Preventing a GM Trainwreck
New York City - Just when fear seemed to be receding in the economy, and the appearance of green shoots seemed to presage recovery by the end of the year, yesterday, senior GM officials indicated they expect GM to enter bankruptcy come June. June 1 is the deadline set by the government's Auto Task Torce for GM's various creditors, principally the government itself, unions and bondholders to strike a deal that will keep GM in business. However, it now appears a deal will not be forthcoming and GM may shortly follow Chrysler into federal bankruptcy court in New York only without a pre-existing deal structure to expedite the bankruptcy proceeding.
There is still a way to prevent a trainwreck, but only if the parties act quickly.
First consider what bankruptcy would mean.
As I have written before, in contrast to Chrysler whose bankruptcy has proceeded fairly smoothly so far, a GM bankruptcy would be more disruptive to the general economy as well as the people directly involved. Why? GM has 55,000 workers and hundreds of thousands of retirees who still depend on the company for benefits. It also has a far larger network of suppliers than Chrysler. In sales alone, it has historically been more than twice as large as Chrysler.
The greater problem, however, is that GM has a different capital structure than Chrysler's. Whereas a handful of banks and hedge funds owned all of Chrysler's debt and a private company its equity making a deal comparatively easy to structure, GM because of its size and iconic status is owned by a wide universe of people. Its publicly traded stock is, of course, widely held. And it's unsecured bonds--once thought to be rock solid--are held by everyone from pension funds to community banks to individuals.
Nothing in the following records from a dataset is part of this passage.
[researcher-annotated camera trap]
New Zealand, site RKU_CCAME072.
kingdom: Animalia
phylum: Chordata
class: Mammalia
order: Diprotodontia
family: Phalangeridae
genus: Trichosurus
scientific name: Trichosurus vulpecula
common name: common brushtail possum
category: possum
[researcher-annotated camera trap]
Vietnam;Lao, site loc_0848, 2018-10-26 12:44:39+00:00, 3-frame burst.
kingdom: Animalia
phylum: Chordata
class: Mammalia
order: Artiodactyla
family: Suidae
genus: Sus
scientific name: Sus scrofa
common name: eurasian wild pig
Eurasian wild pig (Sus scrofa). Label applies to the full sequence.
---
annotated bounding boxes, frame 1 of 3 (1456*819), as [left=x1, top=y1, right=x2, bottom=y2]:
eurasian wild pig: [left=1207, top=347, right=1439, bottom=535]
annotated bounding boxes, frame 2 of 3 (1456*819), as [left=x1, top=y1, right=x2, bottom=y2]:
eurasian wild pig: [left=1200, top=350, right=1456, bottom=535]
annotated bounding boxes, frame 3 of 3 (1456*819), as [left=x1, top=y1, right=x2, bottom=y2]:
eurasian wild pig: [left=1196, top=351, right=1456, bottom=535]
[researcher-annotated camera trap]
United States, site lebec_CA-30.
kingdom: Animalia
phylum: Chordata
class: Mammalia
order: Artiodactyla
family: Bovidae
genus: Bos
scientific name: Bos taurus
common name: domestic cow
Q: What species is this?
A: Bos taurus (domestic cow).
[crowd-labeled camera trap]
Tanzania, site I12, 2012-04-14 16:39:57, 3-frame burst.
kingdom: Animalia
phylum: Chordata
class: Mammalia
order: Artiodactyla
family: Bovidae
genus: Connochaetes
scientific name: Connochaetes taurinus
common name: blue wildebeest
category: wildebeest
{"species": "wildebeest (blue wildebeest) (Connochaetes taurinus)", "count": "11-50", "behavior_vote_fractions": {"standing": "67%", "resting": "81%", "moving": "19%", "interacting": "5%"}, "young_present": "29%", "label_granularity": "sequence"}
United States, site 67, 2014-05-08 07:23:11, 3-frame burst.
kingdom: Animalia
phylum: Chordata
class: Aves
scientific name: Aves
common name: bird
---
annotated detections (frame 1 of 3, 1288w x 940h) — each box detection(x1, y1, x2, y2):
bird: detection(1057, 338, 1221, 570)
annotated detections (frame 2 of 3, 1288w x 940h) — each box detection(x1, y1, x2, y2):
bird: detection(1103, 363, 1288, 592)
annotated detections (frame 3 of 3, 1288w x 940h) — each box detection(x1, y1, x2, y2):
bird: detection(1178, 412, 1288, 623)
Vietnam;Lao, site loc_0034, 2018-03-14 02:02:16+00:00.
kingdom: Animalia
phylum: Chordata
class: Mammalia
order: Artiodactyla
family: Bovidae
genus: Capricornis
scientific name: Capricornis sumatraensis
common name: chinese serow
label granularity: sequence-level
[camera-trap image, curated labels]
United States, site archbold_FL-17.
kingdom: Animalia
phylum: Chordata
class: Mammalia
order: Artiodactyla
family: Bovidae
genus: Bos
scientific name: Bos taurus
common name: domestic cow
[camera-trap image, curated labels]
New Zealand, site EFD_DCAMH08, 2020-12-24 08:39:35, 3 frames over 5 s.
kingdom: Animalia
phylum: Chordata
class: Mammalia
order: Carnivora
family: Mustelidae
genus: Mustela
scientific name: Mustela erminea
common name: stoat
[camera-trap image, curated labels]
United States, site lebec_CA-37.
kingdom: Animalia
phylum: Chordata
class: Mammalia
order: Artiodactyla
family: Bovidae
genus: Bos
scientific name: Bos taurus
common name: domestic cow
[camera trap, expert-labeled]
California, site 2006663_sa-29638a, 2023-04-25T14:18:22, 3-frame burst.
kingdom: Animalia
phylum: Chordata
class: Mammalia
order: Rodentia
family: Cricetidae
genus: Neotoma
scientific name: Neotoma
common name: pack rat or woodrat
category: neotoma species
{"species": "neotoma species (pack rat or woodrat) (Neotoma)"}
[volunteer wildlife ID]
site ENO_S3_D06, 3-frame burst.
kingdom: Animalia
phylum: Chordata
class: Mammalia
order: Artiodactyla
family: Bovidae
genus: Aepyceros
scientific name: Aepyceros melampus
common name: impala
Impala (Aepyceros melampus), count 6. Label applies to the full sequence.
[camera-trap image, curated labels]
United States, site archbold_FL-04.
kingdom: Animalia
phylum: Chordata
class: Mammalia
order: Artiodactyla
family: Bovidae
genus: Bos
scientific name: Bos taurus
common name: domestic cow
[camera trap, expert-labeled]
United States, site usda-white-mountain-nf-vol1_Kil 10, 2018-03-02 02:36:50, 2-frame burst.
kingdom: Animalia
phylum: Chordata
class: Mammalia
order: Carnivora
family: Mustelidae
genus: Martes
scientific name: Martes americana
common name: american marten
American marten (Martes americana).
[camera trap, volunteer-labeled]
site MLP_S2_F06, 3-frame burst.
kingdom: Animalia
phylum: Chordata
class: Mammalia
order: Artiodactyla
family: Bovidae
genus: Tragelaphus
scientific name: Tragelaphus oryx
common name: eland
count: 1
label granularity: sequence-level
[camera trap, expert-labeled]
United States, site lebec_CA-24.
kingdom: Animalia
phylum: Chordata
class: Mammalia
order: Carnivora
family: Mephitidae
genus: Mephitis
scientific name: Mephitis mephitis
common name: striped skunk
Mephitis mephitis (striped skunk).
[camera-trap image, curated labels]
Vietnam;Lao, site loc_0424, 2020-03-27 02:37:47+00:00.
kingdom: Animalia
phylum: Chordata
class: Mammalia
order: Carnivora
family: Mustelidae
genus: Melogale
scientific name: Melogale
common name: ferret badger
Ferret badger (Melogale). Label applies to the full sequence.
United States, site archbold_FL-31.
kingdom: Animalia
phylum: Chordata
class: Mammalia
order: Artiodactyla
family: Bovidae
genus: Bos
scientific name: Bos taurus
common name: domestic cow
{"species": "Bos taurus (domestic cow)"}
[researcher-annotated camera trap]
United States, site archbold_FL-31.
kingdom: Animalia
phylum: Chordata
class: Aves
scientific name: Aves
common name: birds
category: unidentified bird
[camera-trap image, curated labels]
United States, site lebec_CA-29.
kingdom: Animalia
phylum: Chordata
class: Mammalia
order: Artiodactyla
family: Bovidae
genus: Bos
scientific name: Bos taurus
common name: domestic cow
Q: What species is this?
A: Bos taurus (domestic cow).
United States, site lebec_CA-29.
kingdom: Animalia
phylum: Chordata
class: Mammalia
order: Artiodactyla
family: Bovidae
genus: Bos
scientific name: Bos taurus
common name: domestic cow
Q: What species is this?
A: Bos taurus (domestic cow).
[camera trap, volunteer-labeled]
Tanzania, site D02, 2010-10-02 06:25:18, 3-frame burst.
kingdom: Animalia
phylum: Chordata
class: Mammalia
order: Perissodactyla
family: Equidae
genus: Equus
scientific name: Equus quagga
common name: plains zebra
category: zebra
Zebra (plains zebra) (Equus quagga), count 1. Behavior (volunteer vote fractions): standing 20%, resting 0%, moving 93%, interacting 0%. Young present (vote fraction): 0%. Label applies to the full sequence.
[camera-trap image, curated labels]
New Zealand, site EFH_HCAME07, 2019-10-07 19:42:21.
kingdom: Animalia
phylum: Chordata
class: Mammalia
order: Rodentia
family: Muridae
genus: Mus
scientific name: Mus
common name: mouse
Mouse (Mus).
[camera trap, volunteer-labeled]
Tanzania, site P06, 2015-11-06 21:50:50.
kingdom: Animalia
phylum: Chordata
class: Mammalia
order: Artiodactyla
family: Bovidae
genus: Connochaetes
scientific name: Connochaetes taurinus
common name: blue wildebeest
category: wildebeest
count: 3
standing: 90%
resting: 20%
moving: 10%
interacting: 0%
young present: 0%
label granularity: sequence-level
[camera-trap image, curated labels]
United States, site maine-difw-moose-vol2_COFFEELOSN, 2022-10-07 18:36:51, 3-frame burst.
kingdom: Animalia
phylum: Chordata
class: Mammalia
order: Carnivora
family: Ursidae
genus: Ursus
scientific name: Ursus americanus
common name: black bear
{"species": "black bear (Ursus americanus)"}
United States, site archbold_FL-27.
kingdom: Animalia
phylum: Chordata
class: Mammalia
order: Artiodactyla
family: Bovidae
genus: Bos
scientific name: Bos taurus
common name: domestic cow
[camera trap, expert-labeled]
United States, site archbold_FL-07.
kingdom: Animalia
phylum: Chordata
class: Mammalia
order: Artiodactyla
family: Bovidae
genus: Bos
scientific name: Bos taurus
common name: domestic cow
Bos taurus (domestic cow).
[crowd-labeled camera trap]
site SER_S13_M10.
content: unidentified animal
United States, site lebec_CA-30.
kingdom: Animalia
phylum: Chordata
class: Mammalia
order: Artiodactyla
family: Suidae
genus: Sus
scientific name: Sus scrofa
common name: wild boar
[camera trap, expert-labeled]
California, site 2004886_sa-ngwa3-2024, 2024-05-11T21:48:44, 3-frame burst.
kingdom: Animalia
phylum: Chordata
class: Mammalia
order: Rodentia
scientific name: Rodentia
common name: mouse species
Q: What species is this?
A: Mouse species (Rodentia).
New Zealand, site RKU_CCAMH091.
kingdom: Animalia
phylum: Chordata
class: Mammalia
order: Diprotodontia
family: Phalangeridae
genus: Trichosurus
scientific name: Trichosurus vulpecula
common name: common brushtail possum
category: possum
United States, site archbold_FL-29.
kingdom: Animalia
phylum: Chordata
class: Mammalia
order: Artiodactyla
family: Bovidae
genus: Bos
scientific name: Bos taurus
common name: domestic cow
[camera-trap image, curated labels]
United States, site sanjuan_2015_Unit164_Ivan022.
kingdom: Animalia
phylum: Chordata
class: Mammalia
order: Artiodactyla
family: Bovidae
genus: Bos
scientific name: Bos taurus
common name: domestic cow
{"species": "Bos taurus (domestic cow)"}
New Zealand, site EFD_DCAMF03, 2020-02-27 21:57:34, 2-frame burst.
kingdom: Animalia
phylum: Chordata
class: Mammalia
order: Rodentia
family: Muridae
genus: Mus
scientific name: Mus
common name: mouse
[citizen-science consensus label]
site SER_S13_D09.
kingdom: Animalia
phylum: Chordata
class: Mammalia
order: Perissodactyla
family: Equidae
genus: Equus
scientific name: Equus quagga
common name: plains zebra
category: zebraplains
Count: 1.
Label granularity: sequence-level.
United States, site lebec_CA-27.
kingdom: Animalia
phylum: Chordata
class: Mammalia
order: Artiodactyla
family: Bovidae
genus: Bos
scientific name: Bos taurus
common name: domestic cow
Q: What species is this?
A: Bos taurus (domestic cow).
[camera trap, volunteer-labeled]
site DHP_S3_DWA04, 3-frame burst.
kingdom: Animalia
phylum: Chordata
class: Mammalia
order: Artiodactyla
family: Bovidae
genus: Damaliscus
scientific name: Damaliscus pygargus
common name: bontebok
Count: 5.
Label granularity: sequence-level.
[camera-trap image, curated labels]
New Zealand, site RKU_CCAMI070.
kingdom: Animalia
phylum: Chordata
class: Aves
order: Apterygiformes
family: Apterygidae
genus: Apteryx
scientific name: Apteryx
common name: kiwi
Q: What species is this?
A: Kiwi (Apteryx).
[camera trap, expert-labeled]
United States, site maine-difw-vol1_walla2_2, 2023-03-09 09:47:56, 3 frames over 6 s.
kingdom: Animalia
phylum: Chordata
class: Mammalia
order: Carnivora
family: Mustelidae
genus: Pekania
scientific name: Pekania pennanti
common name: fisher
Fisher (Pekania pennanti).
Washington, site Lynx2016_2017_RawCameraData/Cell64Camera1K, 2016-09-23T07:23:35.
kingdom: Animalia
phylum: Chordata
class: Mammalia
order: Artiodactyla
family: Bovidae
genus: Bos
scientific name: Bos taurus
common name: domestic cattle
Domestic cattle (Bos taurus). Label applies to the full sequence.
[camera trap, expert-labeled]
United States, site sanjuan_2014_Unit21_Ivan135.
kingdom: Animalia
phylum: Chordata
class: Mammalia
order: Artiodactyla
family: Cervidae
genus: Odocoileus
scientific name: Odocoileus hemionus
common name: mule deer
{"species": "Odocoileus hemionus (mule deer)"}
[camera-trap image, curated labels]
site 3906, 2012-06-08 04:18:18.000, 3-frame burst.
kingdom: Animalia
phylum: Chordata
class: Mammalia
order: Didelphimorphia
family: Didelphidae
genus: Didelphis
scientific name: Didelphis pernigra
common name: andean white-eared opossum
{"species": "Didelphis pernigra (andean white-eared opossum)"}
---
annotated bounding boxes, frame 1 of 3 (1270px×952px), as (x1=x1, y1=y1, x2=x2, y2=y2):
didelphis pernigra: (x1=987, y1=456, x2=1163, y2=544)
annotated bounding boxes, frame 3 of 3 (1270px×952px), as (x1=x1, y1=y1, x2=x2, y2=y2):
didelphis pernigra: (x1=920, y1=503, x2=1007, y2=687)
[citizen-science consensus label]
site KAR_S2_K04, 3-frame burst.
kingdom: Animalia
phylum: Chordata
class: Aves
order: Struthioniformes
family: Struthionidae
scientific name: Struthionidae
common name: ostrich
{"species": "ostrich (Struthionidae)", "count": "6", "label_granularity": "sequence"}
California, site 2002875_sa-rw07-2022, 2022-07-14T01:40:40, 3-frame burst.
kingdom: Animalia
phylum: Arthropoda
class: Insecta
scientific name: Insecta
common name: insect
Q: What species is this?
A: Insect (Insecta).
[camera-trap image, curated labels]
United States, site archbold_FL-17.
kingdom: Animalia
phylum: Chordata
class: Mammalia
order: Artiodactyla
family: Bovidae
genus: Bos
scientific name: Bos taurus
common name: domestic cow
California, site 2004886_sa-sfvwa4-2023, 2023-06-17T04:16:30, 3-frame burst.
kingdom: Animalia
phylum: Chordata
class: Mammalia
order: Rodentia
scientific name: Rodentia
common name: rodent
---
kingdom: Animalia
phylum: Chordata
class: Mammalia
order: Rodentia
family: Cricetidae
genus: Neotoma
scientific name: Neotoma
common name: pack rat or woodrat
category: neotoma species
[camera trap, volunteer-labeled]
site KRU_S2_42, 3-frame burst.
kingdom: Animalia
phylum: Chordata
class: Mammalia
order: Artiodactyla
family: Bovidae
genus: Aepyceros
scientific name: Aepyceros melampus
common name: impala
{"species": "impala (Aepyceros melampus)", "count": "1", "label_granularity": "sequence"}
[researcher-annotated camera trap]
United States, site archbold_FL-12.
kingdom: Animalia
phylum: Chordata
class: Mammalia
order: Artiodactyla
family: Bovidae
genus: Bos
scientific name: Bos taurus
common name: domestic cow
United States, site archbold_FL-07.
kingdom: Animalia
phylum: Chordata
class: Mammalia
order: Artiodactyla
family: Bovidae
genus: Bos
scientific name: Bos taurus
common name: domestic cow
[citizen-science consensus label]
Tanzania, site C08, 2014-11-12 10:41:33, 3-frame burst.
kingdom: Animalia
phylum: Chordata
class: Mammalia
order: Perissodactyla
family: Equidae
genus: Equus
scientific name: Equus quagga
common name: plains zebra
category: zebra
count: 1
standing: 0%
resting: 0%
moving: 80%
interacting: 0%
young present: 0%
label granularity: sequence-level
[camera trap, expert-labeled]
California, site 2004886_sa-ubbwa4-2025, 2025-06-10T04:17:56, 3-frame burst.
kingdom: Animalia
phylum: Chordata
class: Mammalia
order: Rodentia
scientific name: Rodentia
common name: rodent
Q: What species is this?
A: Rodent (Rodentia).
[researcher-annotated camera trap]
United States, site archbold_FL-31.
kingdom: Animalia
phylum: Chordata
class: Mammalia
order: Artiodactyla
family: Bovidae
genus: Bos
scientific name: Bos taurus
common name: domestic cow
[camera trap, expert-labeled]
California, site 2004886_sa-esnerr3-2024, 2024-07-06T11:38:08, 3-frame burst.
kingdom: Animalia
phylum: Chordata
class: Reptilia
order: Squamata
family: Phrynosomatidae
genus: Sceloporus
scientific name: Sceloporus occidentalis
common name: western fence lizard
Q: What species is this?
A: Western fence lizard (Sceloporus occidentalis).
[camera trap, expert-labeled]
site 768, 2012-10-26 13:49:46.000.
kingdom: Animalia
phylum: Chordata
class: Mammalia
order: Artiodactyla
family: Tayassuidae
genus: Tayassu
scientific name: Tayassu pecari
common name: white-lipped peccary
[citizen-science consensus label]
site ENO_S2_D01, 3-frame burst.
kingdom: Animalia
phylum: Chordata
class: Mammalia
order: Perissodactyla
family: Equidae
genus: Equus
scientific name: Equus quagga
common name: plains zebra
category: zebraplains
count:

For this reason working out a settlement with GM bondholders was always likely to be more difficult than with Chrysler, and the consequences of failure greater. Sure enough, the government was able to get most of Chrysler's small group of bondholders to agree to the deal at the center of the pre-packaged bankruptcy now underway. However, so far the government and GM's diverse group of bondholders are barely even talking.
Were GM to enter bankruptcy without a prepackaged deal, the proceedings would be extraordinarily complex. America's bankruptcy procedures--designed to protect investors in private enterprise--are a key asset of our capitalist system that substantially reduce the cost of credit and draw the world's capital to our shores. They pre-date the current financial turmoil and do, in fact, reduce uncertainty by creating an orderly route to unwind business. There is no certainty that a bankruptcy judge, bound to protect the many stakeholders of GM would do what the government requests. While it is tempting to imagine wiping out speculators, in reality, established precedent and law are the best way to insure equity of competing claims.
In turn, every week that a bankruptcy proceeding continues would lessen sales and erode the value of GM's assets, making it more likely that the company would have to liquidate, destroying an important engine of the economy and harming America's prospects for participating in the clean tech revolution just when electric cars are taking off.
Fortunately there may still be a way to cut a deal but time is running out. The latest government proposal calls for unions to trade in health care claims for for 39% of the equity of a reorganized company. And it calls for bondholders to swap $27 billion for about 10% of equity with a requirement that at least 90% of bondholders make the swap to insure remaining debt does not exceed about $2.7 billion.
The unions support the deal: though painful, they judge it better than the
alternative of bankruptcy. But the bondholders--who view their claims as equal to the unions--don't find it better than what they might receive from a judge. Without their buy-in, the outcome may leave workers, bondholders and the country poorer.
Game theorists may recognize the classic collective action problem of the Prisoner's Dilemna where, absent cooperation, everyone ends up worse off.
Recently, however, a proposal has been floated of taking a page from the 1979 Chrysler rescue and offering bond holders who make the swap, not only 10% of equity, but also the $2.7 billion in debt the government has suggested the company could carry--if it has Treasury backed insurance. In lieu of an actual cash redemption by the company, the Treasury guaranty would be far smaller than others recently extended. This proposal could be the basis for a pre-packaged bankruptcy come June.
As the clock ticks down on what may be the largest and most disruptive bankruptcy in global history, this simple idea deserves serious consideration by the parties concerned.